L’Otan fait profil bas. Des officiers américains et allemands se sont rendus samedi au chevet des victimes du bombardement de vendredi, dans la province de Kunduz, dans le nord de l'Afghanistan, pour tenter d'apaiser la colère et l'indignation soulevées par le raid aérien de l'Alliance.

Les autorités afghanes ont fait état de 55 morts, parmi lesquelles figuraient six civils, dont un enfant, après le raid mené vendredi matin à la demande du contingent allemand par un chasseur américain F-15. L'appareil visait un camion de carburant dont les taliban s'étaient emparés. Des habitants s'étaient massés autour d'un des camions pour collecter de l'essence et ont été brûlés vifs, selon leurs proches.

L'Alliance a d'abord assuré que les victimes appartenaient toutes à la milice islamiste, avant de reconnaître que de nombreux civils avaient été hospitalisés dans le secteur.

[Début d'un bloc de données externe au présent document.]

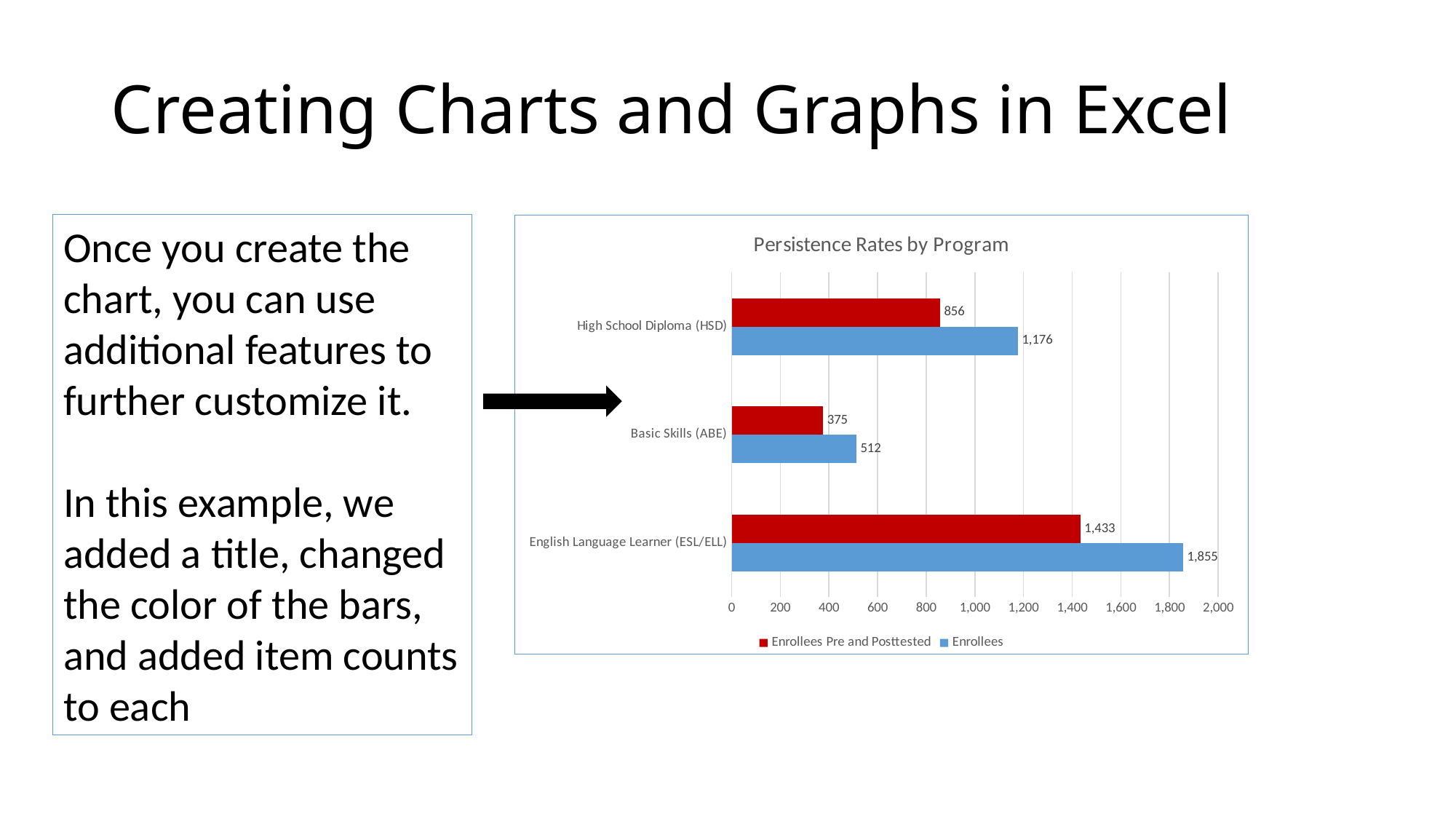
What is the title of the chart? Persistence Rates by Program What is the difference between Enrollees and Enrollees Pre and Posttested for High School Diploma (HSD)? 320 What is the value of Enrollees for English Language Learner (ESL/ELL)? 1,855 What is the value of Enrollees for High School Diploma (HSD)? 1,176 Which is larger: Enrollees for Basic Skills (ABE) or Enrollees Pre and Posttested for High School Diploma (HSD)? Enrollees Pre and Posttested for High School Diploma (HSD) What kind of chart is shown on the slide? Bar chart What is the difference between Enrollees and Enrollees Pre and Posttested for English Language Learner (ESL/ELL)? 422 How many programs are shown on the chart? 3 What is the value of Enrollees Pre and Posttested for Basic Skills (ABE)? 375 Which program has the highest number of Enrollees? English Language Learner (ESL/ELL) How many series does the legend list? 2 Which program has the lowest number of Enrollees Pre and Posttested? Basic Skills (ABE)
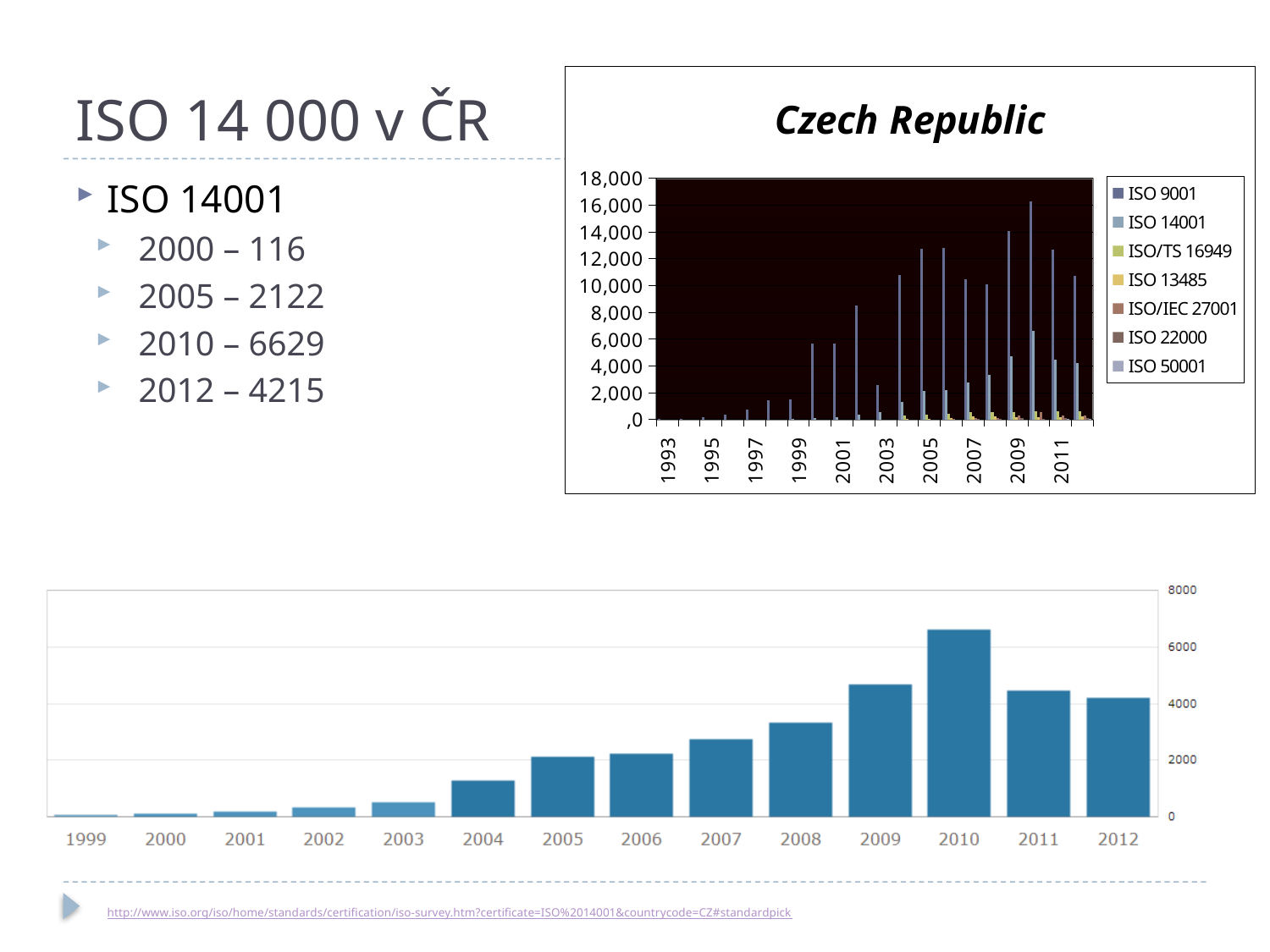
In the bottom chart, which year has the lowest bar? 1999 What kind of chart is the bottom chart showing ISO 14001 certificates from 1999 to 2012? bar chart How many years are shown on the x axis of the bottom chart? 14 In the bottom chart, which is larger, the value for 2011 or the value for 2012? 2011 How many series does the legend of the Czech Republic chart list? 7 In the bottom chart, is the value for 2008 greater or less than 4000? less In the Czech Republic chart, which series has the tallest bars? ISO 9001 In the bottom chart, is the value for 2004 greater or less than 2000? less In the bottom chart, which year has the highest bar? 2010 In the bottom chart, do the values rise or fall from 1999 to 2010? rise In the bottom chart, is the value for 2009 greater or less than 4000? greater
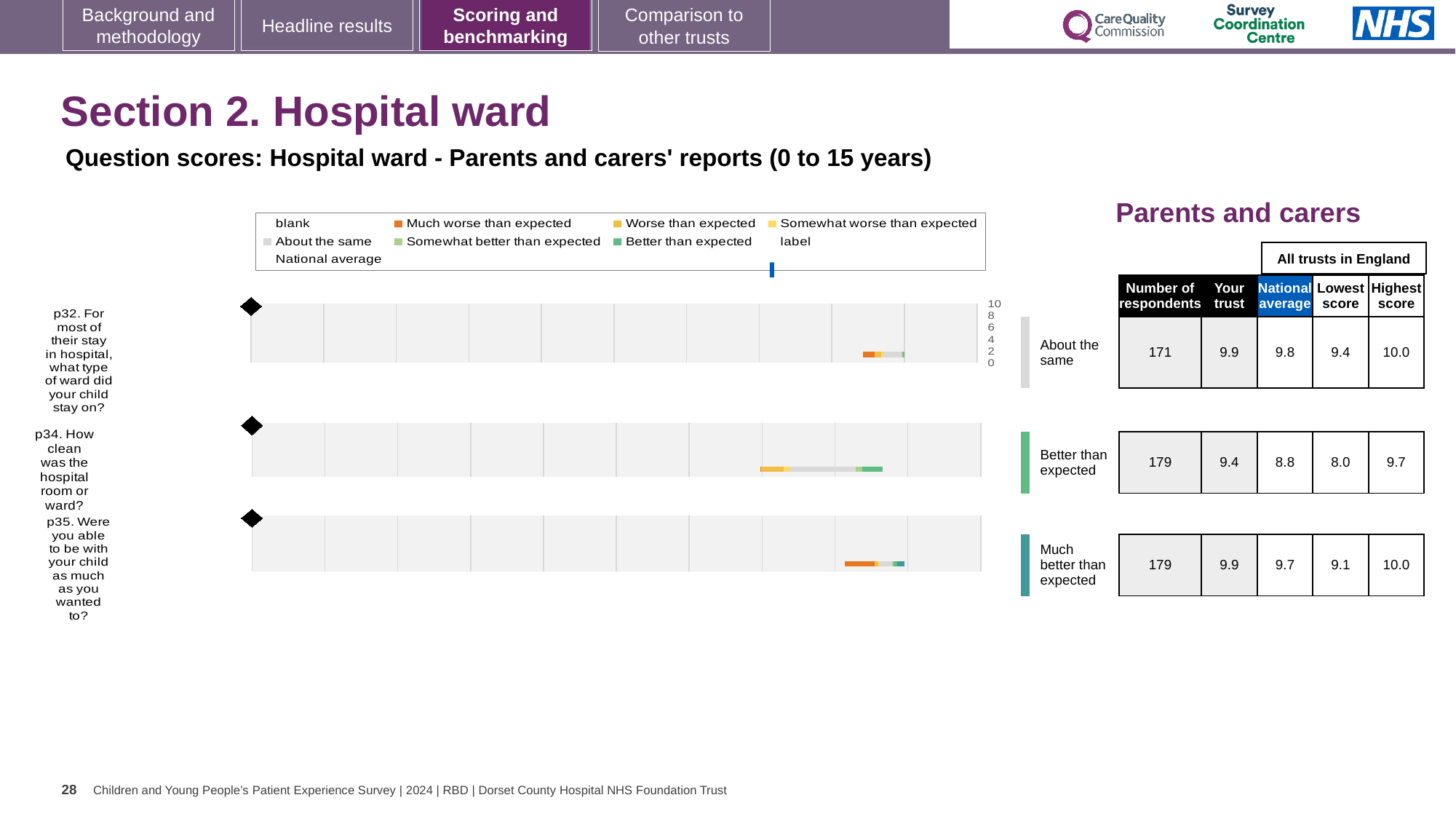
What is the 'Your trust' score for p34 (How clean was the hospital room or ward?)? 9.4 What is the difference between the 'Your trust' score and the national average for p34? 0.6 How many respondents answered p35 (Were you able to be with your child as much as you wanted to?)? 179 What is the national average score for p32 (For most of their stay in hospital, what type of ward did your child stay on?)? 9.8 What is the highest score among all trusts in England for p34? 9.7 Which has the higher 'Your trust' score, p32 or p34? p32 Which question has the lowest 'Your trust' score? p34 Which benchmark category is p35 rated as? Much better than expected What kind of chart is used to show the question scores? Bar chart What is the lowest score among all trusts in England for p35? 9.1 Which question has the lowest national average score? p34 How many survey questions are plotted on the slide? 3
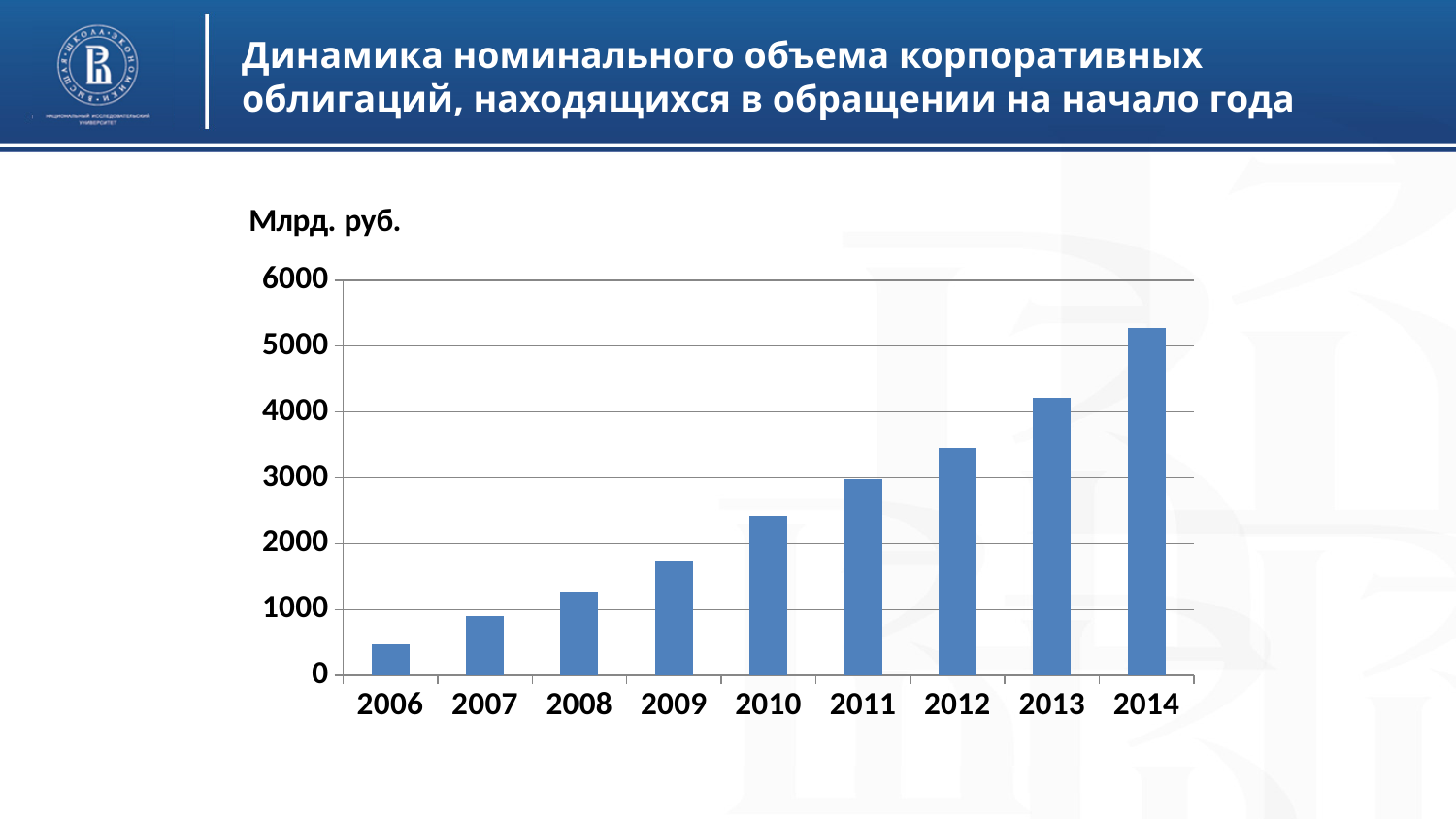
Which is larger, the value for 2013 or the value for 2012? 2013 Is the value for 2012 greater or less than 4000? less How many years are shown on the x axis of the chart? 9 Is the value for 2010 greater or less than 2000? greater What unit is shown above the y axis of the chart? Млрд. руб. Which year has the lowest bar in the chart? 2006 Is the value for 2007 greater or less than 1000? less Do the values rise or fall from 2006 to 2014? rise What kind of chart is shown on the slide? bar chart Which year has the highest bar in the chart? 2014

Les services du président Hamid Karzaï ont annoncé, vendredi, l’ouverture d’une enquête.

Le ministre français des Affaires étrangères Bernard Kouchner a qualifié samedi de "grosse erreur" le bombardement, soulignant la nécessité d'en identifier les responsables. La France a dit "appuyer les demandes d'enquête formulées par le Secrétaire Général de l'OTAN et la Mission des Nations unies en Afghanistan.

L'incident risque de relancer la polémique sur les méthodes de l'Otan, deux mois après l'adoption de nouvelles directives pour protéger les civils afghans.